▶ [Given instruction]
Copy the entire listing below line for line, changing no word, number or punctuation mark.
>>>
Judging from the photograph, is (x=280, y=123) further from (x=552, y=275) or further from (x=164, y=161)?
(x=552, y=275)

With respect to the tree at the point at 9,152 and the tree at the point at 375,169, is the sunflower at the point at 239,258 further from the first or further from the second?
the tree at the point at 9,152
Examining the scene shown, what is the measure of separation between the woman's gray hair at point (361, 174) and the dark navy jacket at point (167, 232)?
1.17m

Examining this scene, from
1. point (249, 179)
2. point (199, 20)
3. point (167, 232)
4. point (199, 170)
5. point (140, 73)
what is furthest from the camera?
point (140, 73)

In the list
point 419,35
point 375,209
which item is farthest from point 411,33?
<<<
▶ [Solution]
Judging from the photograph, is (x=280, y=123) further from (x=552, y=275) or further from (x=164, y=161)?
(x=552, y=275)

With respect to the tree at the point at 9,152 and the tree at the point at 375,169, is the sunflower at the point at 239,258 further from the first or further from the second?
the tree at the point at 9,152
Examining the scene shown, what is the measure of separation between the woman's gray hair at point (361, 174) and the dark navy jacket at point (167, 232)?
1.17m

Examining this scene, from
1. point (249, 179)
2. point (199, 20)
3. point (167, 232)
4. point (199, 170)
5. point (140, 73)
what is furthest from the camera?
point (140, 73)

In the list
point 419,35
point 375,209
which item is farthest from point 411,33?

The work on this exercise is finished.